The NPD Group gathered data from a 40,000-strong sample group and 5,000 user interviews for its findings. The fast-growing digital music sales sector is now worth 6 per cent of all music sales, partially offsetting the continued decline in CD sales (down 5 per cent in the second quarter of 2005, NPD claims). The analysts claim: "69 per cent of Internet-using households have at least one digital music file on their home PC hard drive".

Legal downloads gaining traction

On average, each US computer user now has 340 music files on their computer, up 24 per cent, year on year. These include ripped tracks; tracks ripped from friend's CDs; legal downloads and pirated tracks. But the mix is changing.

Russ Crupnick, president of NPD's Music and Movies division said: "We're seeing a slow shift from illegal P2P downloading to use of legal digital music services."

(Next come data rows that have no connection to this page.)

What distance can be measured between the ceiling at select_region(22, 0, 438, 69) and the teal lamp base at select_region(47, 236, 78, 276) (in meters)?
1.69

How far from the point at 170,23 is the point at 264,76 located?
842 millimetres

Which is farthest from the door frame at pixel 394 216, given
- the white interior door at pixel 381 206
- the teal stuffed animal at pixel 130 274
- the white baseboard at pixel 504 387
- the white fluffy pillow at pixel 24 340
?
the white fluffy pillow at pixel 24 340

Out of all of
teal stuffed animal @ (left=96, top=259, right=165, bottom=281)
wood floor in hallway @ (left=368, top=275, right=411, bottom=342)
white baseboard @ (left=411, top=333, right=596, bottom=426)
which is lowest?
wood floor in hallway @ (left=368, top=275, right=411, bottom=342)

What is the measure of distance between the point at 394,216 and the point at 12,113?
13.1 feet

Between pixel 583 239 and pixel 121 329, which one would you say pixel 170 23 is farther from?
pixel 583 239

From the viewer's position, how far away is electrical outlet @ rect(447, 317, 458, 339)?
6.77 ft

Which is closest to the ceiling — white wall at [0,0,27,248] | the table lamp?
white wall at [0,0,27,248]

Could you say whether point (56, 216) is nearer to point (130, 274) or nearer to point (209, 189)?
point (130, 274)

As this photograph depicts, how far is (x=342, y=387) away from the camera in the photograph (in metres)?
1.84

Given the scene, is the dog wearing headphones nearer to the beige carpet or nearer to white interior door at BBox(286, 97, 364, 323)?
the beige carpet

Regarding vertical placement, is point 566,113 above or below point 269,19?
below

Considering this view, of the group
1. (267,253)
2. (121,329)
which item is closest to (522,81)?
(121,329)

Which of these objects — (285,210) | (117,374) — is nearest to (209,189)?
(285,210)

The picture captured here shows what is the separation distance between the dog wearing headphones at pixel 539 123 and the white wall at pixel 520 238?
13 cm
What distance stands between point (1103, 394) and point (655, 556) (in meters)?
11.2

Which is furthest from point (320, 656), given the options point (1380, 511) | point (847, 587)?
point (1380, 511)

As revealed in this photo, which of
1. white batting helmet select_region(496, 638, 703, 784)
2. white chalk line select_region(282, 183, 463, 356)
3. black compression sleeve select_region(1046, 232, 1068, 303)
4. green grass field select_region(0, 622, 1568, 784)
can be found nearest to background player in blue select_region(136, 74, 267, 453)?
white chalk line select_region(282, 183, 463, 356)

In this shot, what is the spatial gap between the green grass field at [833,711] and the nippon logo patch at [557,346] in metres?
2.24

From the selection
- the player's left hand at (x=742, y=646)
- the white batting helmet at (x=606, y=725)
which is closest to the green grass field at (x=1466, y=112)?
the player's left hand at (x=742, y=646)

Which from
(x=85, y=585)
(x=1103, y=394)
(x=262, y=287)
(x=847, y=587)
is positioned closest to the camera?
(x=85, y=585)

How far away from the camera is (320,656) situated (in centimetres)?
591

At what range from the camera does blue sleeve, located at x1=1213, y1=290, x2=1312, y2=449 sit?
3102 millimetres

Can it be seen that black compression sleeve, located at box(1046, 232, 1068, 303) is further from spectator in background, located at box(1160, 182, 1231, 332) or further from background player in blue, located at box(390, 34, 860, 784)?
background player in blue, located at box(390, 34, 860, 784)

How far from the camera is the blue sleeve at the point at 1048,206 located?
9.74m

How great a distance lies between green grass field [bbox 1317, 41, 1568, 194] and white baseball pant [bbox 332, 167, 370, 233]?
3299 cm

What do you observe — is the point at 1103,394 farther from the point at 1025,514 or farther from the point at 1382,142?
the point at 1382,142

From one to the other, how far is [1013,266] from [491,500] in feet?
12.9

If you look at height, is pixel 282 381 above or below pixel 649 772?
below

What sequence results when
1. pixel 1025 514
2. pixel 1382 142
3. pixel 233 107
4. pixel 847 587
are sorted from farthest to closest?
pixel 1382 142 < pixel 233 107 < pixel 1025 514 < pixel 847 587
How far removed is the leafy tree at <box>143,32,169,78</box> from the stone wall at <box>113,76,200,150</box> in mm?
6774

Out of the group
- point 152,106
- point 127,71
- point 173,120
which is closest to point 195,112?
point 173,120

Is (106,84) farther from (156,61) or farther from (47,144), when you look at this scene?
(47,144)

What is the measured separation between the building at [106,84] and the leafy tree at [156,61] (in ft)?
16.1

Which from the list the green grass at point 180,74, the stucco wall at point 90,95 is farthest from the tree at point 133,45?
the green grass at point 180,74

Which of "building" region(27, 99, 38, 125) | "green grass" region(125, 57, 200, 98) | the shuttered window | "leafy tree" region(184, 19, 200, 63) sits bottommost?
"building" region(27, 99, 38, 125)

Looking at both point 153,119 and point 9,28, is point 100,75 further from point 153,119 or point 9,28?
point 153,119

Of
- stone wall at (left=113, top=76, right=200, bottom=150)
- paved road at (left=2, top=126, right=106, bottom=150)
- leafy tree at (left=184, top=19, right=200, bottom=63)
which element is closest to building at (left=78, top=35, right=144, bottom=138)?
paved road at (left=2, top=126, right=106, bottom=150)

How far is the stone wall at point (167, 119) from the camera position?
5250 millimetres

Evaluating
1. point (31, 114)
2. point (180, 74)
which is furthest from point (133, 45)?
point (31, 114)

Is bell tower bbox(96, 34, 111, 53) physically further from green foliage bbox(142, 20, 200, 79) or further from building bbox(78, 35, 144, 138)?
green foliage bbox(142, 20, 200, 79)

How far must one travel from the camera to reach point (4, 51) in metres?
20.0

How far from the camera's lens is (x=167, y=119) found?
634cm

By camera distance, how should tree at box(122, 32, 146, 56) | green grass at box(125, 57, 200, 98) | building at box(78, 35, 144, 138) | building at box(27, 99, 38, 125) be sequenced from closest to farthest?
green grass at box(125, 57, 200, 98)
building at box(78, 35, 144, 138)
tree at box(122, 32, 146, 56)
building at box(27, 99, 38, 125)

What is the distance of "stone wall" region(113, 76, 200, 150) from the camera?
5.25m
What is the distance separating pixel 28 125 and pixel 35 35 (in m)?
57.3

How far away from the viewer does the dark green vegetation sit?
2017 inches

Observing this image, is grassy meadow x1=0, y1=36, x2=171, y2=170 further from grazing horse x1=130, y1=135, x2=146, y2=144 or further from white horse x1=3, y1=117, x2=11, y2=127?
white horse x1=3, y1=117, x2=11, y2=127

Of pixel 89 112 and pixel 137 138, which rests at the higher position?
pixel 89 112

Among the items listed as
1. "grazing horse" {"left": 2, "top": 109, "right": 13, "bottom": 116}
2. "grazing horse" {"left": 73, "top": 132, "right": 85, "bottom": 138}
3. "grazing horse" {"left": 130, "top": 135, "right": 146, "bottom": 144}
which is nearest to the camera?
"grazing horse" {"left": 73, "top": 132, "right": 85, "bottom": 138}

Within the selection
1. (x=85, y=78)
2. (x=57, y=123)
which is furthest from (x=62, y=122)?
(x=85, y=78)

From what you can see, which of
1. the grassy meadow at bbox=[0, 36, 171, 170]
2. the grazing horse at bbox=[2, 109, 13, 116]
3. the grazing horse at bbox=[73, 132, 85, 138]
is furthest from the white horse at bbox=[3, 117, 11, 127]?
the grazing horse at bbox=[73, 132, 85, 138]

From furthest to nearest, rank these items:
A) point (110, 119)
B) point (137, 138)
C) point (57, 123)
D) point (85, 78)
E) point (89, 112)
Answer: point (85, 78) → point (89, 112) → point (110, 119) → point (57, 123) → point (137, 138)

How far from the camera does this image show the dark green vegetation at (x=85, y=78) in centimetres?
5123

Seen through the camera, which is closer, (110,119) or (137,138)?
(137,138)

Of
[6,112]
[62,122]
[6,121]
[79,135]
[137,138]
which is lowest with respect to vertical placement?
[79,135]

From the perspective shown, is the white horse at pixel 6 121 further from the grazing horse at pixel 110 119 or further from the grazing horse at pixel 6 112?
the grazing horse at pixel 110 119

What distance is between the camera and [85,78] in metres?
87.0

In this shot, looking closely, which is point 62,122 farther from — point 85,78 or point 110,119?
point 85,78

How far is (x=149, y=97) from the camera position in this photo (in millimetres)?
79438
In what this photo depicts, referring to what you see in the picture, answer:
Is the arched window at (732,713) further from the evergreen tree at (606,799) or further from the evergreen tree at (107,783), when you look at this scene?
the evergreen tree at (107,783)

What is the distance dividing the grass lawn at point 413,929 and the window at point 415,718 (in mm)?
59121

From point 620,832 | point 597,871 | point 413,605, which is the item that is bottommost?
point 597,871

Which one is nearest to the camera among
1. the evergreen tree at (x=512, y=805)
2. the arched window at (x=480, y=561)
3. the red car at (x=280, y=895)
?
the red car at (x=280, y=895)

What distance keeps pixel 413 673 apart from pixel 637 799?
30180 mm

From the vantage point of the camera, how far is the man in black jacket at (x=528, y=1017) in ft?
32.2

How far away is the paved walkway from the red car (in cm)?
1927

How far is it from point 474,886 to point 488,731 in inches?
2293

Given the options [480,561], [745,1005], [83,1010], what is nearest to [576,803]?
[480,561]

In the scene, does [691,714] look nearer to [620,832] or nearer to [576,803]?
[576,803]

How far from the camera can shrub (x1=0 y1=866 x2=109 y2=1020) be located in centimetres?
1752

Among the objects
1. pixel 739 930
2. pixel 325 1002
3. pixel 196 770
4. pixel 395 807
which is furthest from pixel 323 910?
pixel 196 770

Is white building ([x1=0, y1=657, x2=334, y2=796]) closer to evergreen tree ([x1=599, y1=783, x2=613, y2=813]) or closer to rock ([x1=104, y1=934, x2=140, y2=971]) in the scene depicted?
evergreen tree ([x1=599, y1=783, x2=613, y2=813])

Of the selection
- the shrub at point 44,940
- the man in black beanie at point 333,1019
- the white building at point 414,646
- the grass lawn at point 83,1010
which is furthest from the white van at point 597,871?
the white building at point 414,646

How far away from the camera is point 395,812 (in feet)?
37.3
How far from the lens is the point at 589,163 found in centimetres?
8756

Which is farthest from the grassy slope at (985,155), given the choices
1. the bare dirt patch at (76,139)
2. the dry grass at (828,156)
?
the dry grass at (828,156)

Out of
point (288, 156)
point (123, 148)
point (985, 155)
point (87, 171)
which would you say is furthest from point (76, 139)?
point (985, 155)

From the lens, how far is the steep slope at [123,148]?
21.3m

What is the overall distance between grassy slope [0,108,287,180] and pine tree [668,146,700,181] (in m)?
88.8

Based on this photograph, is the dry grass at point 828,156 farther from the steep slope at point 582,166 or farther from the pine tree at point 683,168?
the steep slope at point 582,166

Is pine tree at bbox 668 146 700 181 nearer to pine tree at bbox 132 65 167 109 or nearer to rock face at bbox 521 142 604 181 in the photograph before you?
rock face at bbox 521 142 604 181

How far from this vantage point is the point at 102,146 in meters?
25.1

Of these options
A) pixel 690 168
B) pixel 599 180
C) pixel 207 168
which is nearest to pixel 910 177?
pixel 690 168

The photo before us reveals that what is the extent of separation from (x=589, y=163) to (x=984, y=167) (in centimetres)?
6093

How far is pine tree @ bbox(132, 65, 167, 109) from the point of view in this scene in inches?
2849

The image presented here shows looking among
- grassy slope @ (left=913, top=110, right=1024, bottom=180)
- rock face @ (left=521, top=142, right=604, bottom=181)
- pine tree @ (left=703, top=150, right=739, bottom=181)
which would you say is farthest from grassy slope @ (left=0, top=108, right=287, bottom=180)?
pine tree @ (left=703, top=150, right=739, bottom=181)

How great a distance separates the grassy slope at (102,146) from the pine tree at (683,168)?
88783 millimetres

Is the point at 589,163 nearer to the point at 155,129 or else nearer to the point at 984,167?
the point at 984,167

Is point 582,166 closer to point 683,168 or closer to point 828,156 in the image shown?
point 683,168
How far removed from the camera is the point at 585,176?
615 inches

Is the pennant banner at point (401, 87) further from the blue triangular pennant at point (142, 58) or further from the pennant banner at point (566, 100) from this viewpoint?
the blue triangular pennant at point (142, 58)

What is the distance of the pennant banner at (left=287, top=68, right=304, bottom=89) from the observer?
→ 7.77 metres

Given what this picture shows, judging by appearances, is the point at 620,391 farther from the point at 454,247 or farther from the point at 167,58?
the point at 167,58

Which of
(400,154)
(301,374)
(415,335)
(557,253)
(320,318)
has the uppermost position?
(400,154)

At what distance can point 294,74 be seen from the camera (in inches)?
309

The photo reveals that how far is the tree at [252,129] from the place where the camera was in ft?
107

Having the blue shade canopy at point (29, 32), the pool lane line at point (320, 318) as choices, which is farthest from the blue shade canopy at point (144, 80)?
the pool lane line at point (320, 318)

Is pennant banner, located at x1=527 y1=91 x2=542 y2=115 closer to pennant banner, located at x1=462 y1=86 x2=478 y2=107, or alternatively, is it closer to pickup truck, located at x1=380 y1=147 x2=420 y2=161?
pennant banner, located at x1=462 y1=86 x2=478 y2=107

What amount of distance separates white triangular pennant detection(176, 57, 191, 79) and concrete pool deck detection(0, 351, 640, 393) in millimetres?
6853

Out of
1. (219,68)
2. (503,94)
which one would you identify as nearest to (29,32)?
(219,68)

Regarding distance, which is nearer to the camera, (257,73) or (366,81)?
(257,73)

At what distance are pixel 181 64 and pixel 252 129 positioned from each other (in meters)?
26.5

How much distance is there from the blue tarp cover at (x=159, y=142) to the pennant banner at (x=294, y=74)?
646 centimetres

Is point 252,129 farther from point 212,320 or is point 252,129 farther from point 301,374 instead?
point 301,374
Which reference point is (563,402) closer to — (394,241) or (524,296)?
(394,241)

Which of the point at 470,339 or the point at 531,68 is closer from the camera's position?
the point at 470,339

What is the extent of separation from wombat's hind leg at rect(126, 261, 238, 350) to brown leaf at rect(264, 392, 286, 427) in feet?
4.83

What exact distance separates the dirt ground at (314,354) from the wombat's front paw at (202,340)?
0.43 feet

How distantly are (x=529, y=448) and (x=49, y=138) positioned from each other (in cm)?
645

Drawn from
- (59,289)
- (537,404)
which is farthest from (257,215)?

He explained that while most digital tracks once came from P2P services, today's music collections show fewer pirated tracks and a "rising incidence" of legal downloads. 17 per cent of music buyers acquired tracks from legal services in the first half of the year, NPD said - up 11 per cent on 2004.

Huge potential for growth

NPD estimates there are 70 million households who regularly use the internet and 60 per cent of these could become customers for legal digital services. Crupnick discussed, "a tremendous amount of untapped growth in the digital market for both music distributors and retailers."

"There are several basic prescriptions for continuing healthy growth in legal digital services," Crupnick concluded.

"They include: reaching out to broader demographic segments; continuing to pressure illegal P2P services, while educating consumers to the benefit of legal alternatives; and providing a compelling price-versus-value proposition to the consumer."